Is channel imbalance just a thing one has to live with?
This is more of a general audio question, but still relevant I feel.
I have had my HD 600 for about 5 years now and noticed channel imbalance sneaking in slowly. Now it is noticable, but not too bad just yet. I was hoping for more expensive headphones to not have these issues, but apparently I was wrong. Is this just something one has to get over, or is there some secret sauce to prevent this from happening?
I have now gone through some classic budget IEM recommendations as well and they have all had severe cases of channel imbalance in a very short timespan:
Salnotes ZERO (about 3 months)
Moondrop Chu (about 0.8 months)
KZ ZSN Pro X (this one took 6 years to get channel imablance actually)

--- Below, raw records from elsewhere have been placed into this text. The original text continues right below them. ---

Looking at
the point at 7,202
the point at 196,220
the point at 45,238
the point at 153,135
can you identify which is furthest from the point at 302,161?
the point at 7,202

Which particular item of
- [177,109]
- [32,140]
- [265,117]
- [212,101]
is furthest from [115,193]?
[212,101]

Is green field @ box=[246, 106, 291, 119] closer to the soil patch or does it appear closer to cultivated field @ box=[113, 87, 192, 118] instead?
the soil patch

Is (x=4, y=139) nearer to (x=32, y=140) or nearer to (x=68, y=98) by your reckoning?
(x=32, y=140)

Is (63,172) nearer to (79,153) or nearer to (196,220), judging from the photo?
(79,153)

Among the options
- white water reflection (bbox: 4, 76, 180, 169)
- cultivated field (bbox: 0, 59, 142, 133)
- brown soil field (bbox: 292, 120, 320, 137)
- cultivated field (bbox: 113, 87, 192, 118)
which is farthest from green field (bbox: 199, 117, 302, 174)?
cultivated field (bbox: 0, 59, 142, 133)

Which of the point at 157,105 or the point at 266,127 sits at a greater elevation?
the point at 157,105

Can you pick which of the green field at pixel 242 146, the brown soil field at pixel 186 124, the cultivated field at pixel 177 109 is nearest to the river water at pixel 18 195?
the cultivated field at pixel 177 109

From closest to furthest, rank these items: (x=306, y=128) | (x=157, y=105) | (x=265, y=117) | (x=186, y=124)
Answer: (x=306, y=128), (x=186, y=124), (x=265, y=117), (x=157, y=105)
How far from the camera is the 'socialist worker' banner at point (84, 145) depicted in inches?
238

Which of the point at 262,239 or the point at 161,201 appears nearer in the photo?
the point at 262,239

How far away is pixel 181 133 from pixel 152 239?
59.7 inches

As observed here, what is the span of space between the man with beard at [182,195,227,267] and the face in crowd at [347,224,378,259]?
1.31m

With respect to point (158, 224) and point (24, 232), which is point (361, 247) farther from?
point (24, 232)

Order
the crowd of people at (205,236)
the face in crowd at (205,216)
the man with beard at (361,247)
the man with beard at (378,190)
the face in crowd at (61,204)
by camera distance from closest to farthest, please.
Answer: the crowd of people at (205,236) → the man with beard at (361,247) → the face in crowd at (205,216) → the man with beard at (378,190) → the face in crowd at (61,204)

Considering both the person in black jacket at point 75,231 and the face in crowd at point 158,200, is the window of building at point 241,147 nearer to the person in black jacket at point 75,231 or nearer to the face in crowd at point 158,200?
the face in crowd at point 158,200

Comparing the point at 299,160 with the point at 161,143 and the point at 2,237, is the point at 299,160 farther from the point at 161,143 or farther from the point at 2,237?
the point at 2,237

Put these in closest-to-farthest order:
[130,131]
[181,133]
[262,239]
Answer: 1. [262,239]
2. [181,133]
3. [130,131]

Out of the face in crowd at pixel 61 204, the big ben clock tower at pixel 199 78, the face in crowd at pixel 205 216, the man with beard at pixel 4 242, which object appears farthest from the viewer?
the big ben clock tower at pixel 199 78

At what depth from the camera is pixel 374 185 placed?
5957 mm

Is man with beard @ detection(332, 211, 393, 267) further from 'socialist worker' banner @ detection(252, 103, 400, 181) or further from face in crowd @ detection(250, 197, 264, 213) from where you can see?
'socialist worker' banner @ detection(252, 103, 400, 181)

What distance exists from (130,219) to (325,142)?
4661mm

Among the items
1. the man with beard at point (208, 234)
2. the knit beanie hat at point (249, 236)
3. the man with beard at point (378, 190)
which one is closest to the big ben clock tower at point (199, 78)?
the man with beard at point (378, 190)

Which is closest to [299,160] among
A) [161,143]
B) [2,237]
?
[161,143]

Will I just have to get new headphones now? I'm eyeing those Beyerdynamics everyone talks about (DT 770 pro).
EDIT: Also, I have found that it tends to be mostly the harsh frequencies which shift over to one side, so when adjusting the balance in some settings, it shifts all the other frequencies out of balance while fixing the 4000 - 8000 into the right position. Just something I observed.
I've had a fair amount of headphone experience but channel imbalance is very rare for me. The few times it has happened have been with IEMs that needed cleaning, or once where it happened suddenly and seemed like an actual hardware failure. Are you sure it's not a source issue? Are you sure it's not your hearing?

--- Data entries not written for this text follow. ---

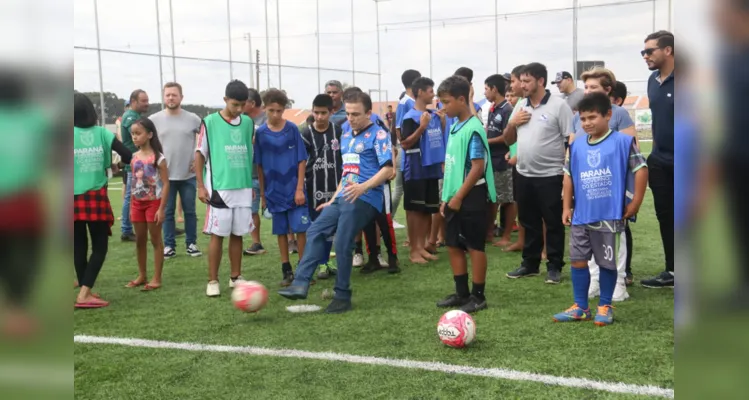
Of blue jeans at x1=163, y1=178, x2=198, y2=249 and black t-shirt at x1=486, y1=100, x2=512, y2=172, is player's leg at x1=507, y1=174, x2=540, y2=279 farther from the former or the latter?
blue jeans at x1=163, y1=178, x2=198, y2=249

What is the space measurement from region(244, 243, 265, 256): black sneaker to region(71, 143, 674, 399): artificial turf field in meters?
1.69

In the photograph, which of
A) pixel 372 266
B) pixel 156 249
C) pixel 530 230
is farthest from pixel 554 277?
pixel 156 249

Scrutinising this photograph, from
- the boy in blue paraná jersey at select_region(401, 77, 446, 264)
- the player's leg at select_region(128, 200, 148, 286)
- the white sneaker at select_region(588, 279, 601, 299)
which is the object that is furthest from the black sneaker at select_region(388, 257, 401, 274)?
the player's leg at select_region(128, 200, 148, 286)

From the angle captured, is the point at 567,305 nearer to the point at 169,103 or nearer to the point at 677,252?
the point at 677,252

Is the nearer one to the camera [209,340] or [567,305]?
[209,340]

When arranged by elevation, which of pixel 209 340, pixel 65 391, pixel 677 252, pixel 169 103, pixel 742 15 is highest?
pixel 169 103

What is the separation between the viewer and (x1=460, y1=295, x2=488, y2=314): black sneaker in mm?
5125

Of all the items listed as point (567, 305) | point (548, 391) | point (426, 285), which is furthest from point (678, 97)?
point (426, 285)

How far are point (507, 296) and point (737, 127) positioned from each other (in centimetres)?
516

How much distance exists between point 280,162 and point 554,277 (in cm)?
303

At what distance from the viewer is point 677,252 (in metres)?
0.72

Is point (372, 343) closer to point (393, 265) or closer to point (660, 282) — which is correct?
point (393, 265)

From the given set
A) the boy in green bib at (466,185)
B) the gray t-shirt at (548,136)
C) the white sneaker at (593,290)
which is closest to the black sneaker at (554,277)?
the white sneaker at (593,290)

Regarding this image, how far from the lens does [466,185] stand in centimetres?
500
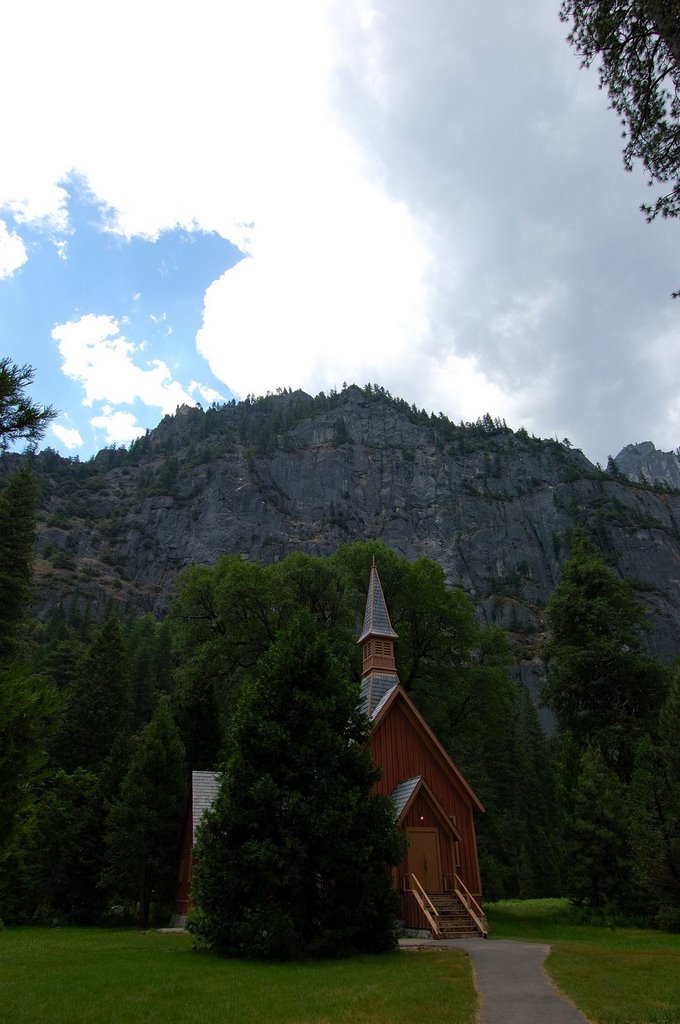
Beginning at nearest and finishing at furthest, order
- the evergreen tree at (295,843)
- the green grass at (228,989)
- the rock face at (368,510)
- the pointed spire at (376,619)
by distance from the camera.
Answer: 1. the green grass at (228,989)
2. the evergreen tree at (295,843)
3. the pointed spire at (376,619)
4. the rock face at (368,510)

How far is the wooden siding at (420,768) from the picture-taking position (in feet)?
75.8

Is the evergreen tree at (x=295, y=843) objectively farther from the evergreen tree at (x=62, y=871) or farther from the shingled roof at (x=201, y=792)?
the evergreen tree at (x=62, y=871)

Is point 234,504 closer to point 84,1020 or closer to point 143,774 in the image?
point 143,774

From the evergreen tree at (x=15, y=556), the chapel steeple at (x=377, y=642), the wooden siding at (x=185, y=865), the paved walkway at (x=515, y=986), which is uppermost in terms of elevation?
the evergreen tree at (x=15, y=556)

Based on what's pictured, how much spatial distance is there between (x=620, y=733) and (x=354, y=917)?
2041 cm

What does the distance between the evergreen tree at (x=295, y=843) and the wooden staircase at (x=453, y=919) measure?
20.0 feet

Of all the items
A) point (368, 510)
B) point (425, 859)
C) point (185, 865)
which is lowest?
point (185, 865)

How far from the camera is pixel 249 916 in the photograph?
12875mm

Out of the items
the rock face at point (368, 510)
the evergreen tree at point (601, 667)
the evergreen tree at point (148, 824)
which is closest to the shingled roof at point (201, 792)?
the evergreen tree at point (148, 824)

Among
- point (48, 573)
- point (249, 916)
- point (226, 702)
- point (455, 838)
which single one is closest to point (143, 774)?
point (226, 702)

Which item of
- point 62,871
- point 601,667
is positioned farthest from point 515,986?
point 62,871

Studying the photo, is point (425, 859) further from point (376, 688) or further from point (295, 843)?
point (295, 843)

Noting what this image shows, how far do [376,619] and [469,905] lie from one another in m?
11.4

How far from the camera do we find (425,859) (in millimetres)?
21422
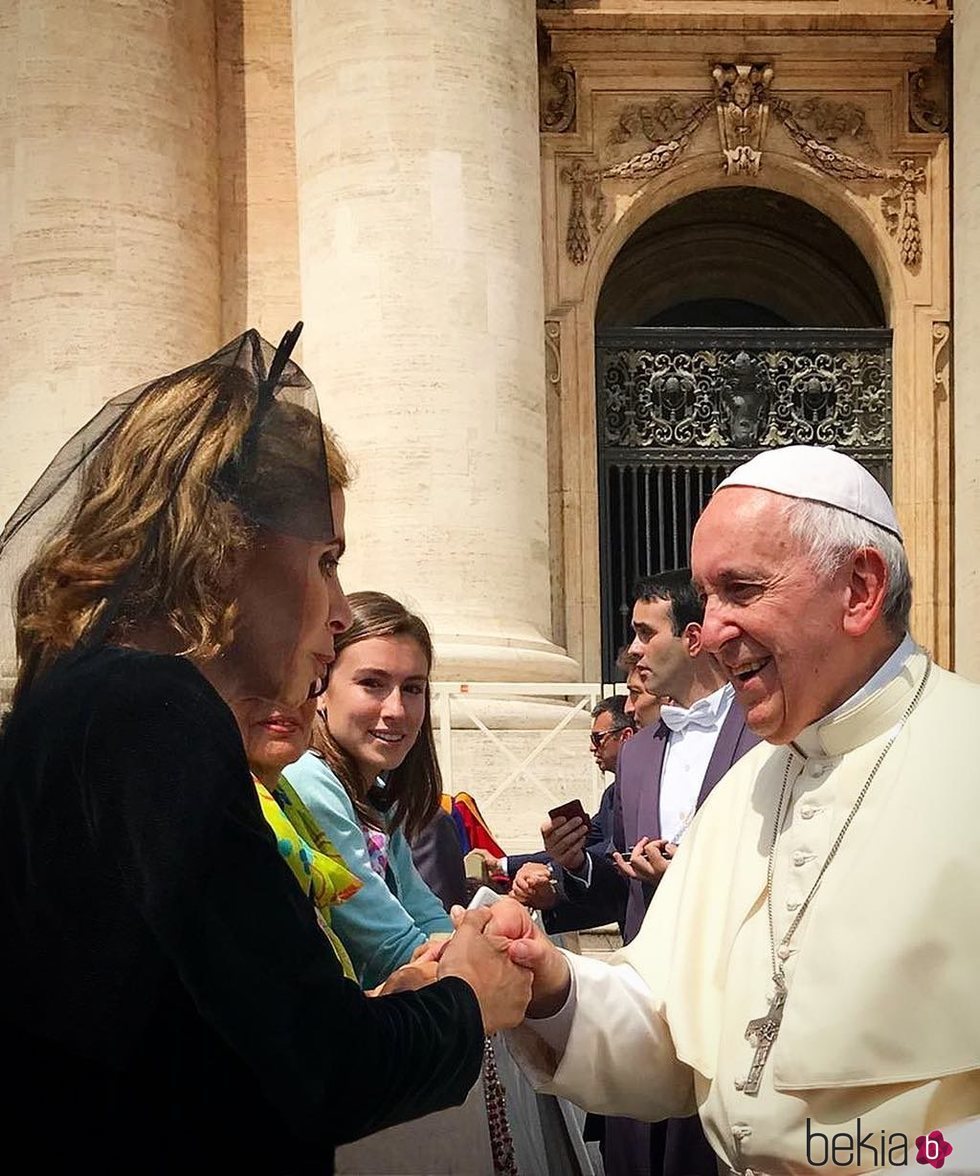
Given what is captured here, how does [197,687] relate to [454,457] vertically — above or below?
below

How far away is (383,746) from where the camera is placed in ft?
12.0

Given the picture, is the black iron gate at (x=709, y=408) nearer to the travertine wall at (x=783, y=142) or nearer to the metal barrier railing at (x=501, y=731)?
the travertine wall at (x=783, y=142)

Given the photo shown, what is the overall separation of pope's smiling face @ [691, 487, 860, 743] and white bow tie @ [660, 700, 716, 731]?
187cm

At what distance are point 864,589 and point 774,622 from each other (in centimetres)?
16

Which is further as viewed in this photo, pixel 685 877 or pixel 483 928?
pixel 685 877

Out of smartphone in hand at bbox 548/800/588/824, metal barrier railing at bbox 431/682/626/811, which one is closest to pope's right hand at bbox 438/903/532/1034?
smartphone in hand at bbox 548/800/588/824

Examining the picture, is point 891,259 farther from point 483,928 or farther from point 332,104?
point 483,928

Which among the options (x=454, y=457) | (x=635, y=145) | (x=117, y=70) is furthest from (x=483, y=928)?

I habe already flipped the headphones so it's nit my hearing (I'm also pretty young so yeah). I will try another DAC at home today, so I'll update this comment once I do that.
Being young doesn't really matter as you can also damage your hearing if exposed to loud sounds, but I digress.
Regarding channel imbalance. If your amplifier uses old school potentiometers channel balance is certainly a thing. So you indeed need to test that imbalance with other sources.
Also I have been enjoying music since my teens and I'm now in my forties, imbalance with headphones was a pretty rare thing for me, as for IEMs besides the rare QC thing I never had that kind of problems.
I know it's a long shot but you should test your amplifier section for DC offset...most amps filter it but one is never too cautious as it can ruin gear.